▸ **Problem to solve**:
Everything from the line containing "How far apart are [175,590] and [64,444]?" down to the last line of the entries below must be transcribed exactly, and nothing else.

▸ **Source data**:
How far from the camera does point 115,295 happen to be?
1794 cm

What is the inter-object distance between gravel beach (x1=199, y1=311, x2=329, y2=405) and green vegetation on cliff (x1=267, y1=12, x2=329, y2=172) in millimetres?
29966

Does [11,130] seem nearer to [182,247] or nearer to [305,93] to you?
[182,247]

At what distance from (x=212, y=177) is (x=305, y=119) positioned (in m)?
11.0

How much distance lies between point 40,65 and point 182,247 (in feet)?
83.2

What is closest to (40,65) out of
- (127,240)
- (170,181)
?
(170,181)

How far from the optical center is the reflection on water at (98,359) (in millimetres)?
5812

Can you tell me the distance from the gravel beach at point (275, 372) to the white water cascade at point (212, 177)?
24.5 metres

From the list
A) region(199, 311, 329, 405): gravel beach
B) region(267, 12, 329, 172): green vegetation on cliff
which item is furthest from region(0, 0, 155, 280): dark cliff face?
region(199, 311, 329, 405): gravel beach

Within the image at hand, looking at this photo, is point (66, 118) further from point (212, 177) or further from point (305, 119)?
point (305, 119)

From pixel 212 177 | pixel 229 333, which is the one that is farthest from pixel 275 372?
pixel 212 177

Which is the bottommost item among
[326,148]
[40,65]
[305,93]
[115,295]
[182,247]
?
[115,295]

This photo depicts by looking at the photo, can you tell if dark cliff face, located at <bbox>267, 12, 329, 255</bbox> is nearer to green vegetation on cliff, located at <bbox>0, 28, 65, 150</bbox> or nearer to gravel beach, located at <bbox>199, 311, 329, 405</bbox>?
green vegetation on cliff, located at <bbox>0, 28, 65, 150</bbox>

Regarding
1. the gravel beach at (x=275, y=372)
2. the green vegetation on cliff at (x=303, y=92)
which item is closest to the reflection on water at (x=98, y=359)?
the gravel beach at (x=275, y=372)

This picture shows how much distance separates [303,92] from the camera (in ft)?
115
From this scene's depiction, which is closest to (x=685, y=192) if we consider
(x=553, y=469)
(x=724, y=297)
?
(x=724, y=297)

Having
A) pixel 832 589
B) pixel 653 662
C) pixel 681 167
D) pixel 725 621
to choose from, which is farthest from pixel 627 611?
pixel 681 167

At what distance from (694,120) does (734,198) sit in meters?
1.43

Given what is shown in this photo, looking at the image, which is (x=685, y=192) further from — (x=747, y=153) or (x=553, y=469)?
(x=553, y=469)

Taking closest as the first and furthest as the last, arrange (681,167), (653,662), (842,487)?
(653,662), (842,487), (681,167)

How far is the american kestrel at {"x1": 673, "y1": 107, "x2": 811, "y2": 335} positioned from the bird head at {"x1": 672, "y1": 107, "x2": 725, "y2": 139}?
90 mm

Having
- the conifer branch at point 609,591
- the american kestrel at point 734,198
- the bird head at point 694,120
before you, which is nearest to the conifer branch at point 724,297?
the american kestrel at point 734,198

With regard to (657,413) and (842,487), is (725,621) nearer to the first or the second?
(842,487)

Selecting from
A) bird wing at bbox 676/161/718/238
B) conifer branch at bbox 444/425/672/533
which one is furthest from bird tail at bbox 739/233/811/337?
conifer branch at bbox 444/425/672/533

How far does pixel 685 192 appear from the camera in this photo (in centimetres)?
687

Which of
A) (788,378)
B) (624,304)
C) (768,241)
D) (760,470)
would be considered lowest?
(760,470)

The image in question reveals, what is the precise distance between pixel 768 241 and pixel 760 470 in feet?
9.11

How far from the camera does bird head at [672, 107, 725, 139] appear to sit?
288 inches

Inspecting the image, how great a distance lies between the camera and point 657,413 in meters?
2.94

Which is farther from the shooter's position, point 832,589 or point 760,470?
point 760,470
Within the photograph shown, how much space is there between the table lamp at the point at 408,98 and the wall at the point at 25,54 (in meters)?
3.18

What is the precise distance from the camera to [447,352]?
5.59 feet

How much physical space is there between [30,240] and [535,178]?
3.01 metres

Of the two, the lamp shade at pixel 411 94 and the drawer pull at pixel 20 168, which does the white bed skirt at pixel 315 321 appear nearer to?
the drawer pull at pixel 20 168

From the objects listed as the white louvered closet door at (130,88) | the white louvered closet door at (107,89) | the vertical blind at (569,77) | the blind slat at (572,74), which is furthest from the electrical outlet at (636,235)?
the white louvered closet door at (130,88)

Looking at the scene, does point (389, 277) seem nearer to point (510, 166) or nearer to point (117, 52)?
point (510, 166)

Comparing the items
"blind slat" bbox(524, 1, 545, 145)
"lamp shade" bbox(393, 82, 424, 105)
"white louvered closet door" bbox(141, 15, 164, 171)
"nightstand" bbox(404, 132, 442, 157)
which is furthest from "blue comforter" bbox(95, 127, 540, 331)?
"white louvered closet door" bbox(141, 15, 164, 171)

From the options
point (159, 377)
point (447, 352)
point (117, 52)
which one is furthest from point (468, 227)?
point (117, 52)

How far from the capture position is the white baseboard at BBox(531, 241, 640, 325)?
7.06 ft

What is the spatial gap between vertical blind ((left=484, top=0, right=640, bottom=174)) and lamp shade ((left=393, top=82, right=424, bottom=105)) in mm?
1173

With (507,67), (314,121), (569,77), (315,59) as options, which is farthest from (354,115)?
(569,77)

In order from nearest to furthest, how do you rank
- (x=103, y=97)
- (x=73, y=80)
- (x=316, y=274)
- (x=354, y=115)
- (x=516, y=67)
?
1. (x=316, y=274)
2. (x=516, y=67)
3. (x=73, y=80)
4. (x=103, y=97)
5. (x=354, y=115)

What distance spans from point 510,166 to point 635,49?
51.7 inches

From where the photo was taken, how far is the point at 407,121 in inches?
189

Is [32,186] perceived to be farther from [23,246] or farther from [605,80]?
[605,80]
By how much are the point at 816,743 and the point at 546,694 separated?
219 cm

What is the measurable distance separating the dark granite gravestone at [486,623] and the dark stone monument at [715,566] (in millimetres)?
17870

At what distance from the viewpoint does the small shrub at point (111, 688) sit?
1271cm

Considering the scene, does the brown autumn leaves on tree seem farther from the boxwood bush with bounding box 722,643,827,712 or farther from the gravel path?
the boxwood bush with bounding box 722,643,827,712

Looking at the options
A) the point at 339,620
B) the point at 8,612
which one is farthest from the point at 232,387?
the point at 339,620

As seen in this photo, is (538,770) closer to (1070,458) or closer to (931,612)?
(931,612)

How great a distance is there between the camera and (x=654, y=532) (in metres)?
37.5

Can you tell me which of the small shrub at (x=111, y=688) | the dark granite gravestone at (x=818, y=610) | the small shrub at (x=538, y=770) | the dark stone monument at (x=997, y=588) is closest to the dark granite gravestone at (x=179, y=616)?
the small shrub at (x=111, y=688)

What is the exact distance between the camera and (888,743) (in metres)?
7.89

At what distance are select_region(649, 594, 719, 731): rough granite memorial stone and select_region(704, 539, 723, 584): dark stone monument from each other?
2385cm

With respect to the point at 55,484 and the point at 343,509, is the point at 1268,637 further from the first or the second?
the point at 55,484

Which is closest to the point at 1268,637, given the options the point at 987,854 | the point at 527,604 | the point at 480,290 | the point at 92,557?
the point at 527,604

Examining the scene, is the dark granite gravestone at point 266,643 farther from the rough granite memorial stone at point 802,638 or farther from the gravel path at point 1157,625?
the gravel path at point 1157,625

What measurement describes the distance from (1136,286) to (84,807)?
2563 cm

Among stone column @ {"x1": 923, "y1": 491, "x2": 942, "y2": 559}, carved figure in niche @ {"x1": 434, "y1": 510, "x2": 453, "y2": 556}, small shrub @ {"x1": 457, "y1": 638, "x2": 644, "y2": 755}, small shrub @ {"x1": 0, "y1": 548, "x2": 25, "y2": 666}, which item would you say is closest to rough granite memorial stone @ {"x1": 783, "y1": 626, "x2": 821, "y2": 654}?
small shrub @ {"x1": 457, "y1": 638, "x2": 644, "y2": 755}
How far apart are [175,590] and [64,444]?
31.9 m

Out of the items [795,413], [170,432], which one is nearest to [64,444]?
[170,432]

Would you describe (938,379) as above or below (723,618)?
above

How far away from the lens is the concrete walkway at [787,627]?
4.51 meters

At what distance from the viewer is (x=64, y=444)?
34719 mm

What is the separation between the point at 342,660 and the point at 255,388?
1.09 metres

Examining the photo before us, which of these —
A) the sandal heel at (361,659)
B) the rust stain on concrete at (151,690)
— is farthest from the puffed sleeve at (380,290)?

▸ **Response to this task**:
How far apart are [175,590] and [64,444]?
31.9 m

Out of the items [795,413], [170,432], which one is nearest to [64,444]?
[170,432]

Would you describe (938,379) as above or below (723,618)?
above

How far away from the lens is the concrete walkway at [787,627]?
4.51 meters

At what distance from the viewer is (x=64, y=444)?
34719 mm

What is the separation between the point at 342,660 and the point at 255,388?
1.09 metres

Examining the photo before us, which of these —
A) the sandal heel at (361,659)
B) the rust stain on concrete at (151,690)
— is farthest from the puffed sleeve at (380,290)?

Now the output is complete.